Newsmart: ESL Wall Street Journal

Language learners absorb English, journalism and current events

Photo Source: Newsmart

““To look at the paper is to raise a seashell to one’s ear and to be overwhelmed by the roar of humanity.”

-Alain de Botton (1969- ) Swiss-British writer

The Wall Street Journal remains a popular source of news in the United States, teeming with a variety of breaking and analytical pieces. I first heard about Newsmart at the 2014 TESOL convention in Portland, and immediately appreciated its potential for both Business English students and international English language learners. Newsmart essentially manages to provide insightful, timely WSJ articles to Intermediate and Advanced ESL students within a safe, comfortable English language learning context.


On its aesthetically-pleasing, simple website, Newsmart presents some top stories of the day. To serve a diverse set of readers, these articles fall into several categories: Featured, What’s News, Business, Technology, Markets and Life & Culture. Each short article displays a headline, summarizing sentence photo and exercise points.

These exercise points are unique to Newsmart; they indicate the number of Vocabulary, Grammar and Comprehension lessons within each article. Students accumulate points by reading the articles and completing each exercise point along the way in reading and listening comprehension exercises. These points can come in the form of multiple choice questions or even video activities. Ultimately, students track their point progress in each category and win badges.

Visitors can engage with the articles in some other ways. Any clicked-on word will display a definition with an audible voice clip, helping listening comprehension and vocabulary. Users can also leave comments and discuss with other readers in 92 countries, providing another opportunity to use English in an authentic global context.
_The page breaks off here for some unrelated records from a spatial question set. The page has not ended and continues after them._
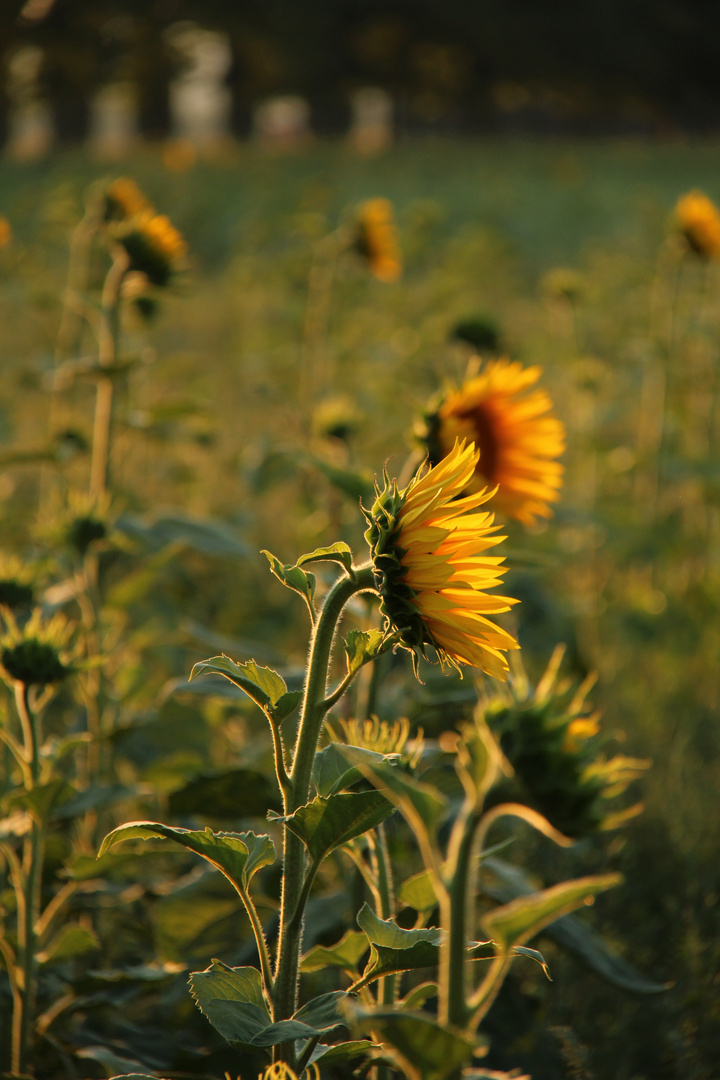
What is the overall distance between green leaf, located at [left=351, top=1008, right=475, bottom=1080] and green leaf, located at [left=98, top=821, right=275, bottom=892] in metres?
0.21

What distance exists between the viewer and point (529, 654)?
7.70 feet

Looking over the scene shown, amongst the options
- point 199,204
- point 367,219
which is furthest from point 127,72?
point 367,219

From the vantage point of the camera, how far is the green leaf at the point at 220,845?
738 millimetres

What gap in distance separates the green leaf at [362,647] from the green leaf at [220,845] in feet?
0.58

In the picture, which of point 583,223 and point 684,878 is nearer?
point 684,878

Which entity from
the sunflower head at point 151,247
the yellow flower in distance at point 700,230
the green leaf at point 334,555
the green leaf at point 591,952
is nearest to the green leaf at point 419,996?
the green leaf at point 591,952

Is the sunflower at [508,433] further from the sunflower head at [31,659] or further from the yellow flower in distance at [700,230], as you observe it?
the yellow flower in distance at [700,230]

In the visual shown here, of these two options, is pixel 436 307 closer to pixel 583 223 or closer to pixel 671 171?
pixel 583 223

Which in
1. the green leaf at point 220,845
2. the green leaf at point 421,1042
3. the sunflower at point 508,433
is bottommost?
the green leaf at point 421,1042

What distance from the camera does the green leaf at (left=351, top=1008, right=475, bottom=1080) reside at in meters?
0.55

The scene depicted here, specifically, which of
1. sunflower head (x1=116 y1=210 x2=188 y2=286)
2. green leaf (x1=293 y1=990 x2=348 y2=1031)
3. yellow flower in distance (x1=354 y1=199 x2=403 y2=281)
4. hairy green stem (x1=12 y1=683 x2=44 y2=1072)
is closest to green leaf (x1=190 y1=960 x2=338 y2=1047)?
green leaf (x1=293 y1=990 x2=348 y2=1031)

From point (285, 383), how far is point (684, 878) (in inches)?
78.3

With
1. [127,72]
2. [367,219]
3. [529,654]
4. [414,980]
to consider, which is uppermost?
[127,72]

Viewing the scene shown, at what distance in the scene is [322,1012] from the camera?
78 centimetres
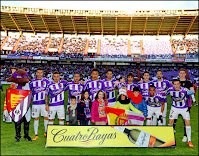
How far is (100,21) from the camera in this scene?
34344 millimetres

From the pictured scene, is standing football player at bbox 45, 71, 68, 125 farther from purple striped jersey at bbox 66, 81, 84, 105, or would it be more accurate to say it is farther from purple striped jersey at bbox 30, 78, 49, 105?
purple striped jersey at bbox 66, 81, 84, 105

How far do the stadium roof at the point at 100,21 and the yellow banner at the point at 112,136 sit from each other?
29.7 meters

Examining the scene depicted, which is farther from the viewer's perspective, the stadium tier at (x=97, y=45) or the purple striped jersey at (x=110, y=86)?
the stadium tier at (x=97, y=45)

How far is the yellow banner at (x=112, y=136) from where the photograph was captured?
5.06 m

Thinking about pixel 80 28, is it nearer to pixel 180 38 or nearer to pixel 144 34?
pixel 144 34

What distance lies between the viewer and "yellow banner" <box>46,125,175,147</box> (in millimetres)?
5062

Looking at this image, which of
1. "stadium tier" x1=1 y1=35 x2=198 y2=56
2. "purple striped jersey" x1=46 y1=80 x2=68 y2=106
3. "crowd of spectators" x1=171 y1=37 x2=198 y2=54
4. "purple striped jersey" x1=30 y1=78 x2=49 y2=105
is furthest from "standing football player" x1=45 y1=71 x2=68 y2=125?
"crowd of spectators" x1=171 y1=37 x2=198 y2=54

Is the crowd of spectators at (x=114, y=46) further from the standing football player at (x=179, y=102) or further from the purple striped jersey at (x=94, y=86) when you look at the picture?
the standing football player at (x=179, y=102)

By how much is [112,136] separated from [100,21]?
103 feet

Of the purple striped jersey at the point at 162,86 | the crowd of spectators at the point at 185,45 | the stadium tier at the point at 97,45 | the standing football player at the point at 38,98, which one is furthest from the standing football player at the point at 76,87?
the crowd of spectators at the point at 185,45

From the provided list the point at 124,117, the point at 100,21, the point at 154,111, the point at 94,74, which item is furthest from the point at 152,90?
the point at 100,21

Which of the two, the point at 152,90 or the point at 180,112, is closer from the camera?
the point at 180,112

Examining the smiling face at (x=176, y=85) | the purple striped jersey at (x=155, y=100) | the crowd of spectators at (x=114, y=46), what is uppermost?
the crowd of spectators at (x=114, y=46)

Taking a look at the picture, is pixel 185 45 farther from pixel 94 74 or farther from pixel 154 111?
pixel 94 74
Several levels of English language learners could benefit from Newsmart. Upon sign-up and anytime afterward, students can take a Newsmart level test to demonstrate their reading comprehension skills. The article’s level of difficulty as a result, adjusts to reflect their scores. Although the site seeks to engage all levels of English learners, it’s clearly far more suited for high intermediate and advanced English language learners – and future MBA students and potential entrepreneurs.

Keeping up with current events results in several desirable outcomes. Newsmart readers should become more aware of current events and business trends, expand their working vocabulary in English, and have more information to share in English. Naturally, I hope readers will choose to share some of that information in English conversations. With the added bonus of sharpening reading ability, what’s not to like about Newsmart?


It seems as if Newsmart comes with no obvious drawbacks. The free membership, high-quality content and numerous advantages appeal to many audiences. Some articles, however, may be too difficult of a read for beginning and intermediate learners. They may want to wait later in their studies to begin using Newsmart. For these students, I recommend starting with the Easy English Times and Breaking News.


Newspapers certainly shape our perception of the world. It behooves ESL teachers to encourage their English language learners to read them. Newsmart serves as a natural step for students wishing to one day read papers like the actual Wall Street Journal, New York Times or Christian Science Monitor in a more natural context without vocabulary assistance.

Do you encourage your students to read the news? How do you students get “news smart?”